Material provided
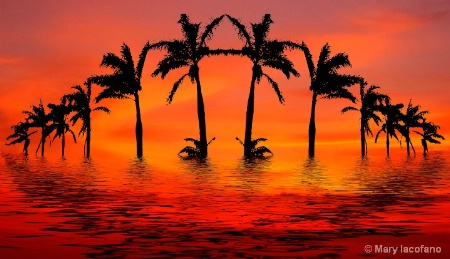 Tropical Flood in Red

---

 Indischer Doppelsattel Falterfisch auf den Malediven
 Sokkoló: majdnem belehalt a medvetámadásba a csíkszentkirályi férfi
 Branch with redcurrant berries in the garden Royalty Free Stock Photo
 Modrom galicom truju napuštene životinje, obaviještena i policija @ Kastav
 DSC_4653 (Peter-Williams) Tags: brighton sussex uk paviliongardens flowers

Assignment
Of the entries listed above, reproduce only the lines starting at the line containing "Branch with redcurrant" and ending at the line containing "DSC_4653 (Peter-Williams) Tags: brighton". Include both, exactly as they stand.

Result for this task
 Branch with redcurrant berries in the garden Royalty Free Stock Photo
 Modrom galicom truju napuštene životinje, obaviještena i policija @ Kastav
 DSC_4653 (Peter-Williams) Tags: brighton sussex uk paviliongardens flowers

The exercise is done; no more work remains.